It wasn't fair. Everyone rejoiced over his departure or quickly moved on from it. Everyone except for her. 

She felt like she was stuck on his balcony, him before her with a soft, sad face and his wings unfurled. His hand on her cheek as he abstractly tells her that she was his first love. Not Eve, who was his first in so many things -- his first human, woman, partner. His first act of true rebellion against his father, his first move as Hell's king. Eve was his first. But not his first love, somehow. 

That honor was hers. 

He loved _her_. Out of the millions of people he slept with, women and men and myth alike, she was the one he chose to love. Her, the one person in LA who hadn't fallen for his pretty face and otherworldly powers of desire. The one person he hadn't managed to bring into bed. Who had _refused_ when she came over drunk and hurt, who had wanted her, but not at the price of not having her consent. 

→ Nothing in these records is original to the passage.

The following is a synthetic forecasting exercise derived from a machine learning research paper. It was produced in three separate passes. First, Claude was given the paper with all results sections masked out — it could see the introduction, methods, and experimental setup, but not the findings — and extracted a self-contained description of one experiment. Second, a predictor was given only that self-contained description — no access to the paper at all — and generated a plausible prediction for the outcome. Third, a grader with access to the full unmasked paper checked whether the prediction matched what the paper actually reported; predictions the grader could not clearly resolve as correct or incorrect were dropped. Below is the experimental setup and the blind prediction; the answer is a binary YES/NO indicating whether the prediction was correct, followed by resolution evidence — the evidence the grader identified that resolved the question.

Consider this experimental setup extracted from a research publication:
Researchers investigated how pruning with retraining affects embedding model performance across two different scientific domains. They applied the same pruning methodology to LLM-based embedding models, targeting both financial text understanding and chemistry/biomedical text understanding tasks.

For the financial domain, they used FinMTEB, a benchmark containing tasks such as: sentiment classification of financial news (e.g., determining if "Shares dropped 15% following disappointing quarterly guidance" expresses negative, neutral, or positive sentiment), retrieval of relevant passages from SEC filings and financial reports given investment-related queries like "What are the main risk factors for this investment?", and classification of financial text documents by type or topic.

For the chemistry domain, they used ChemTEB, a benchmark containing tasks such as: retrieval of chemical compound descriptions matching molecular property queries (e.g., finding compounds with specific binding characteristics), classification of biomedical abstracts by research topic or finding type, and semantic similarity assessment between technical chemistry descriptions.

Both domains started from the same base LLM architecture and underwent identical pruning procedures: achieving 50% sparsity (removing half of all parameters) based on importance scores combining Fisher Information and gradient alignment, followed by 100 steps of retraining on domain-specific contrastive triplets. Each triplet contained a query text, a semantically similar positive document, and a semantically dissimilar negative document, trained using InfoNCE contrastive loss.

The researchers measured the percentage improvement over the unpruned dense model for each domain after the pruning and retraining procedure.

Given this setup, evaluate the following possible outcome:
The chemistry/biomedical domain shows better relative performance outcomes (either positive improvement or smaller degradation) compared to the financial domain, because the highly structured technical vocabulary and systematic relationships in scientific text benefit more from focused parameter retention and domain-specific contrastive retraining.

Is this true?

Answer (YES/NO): NO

He loved her and because he did -- _when the Devil walks the Earth and finds his first love, evil shall be released_ \-- he was gone. 

Dead, for all it mattered to her. He'd gone to hell -- actual, literal hell -- and he wasn't planning to return. He said he wasn't, that he _couldn't_ , and Lucifer -- Lucifer doesn't lie. If there's anything she knows about him, it's that. 

She doesn't even have a contradiction to rely on -- he never told her that he would stay, not when they were just partners, not when they'd kissed and been more for a few hours, not when he'd returned from Vegas with a wife after she'd been poisoned. He never said that he would stay. But him saying that he was leaving, never returning, those words were engraved in her head, disheartening. 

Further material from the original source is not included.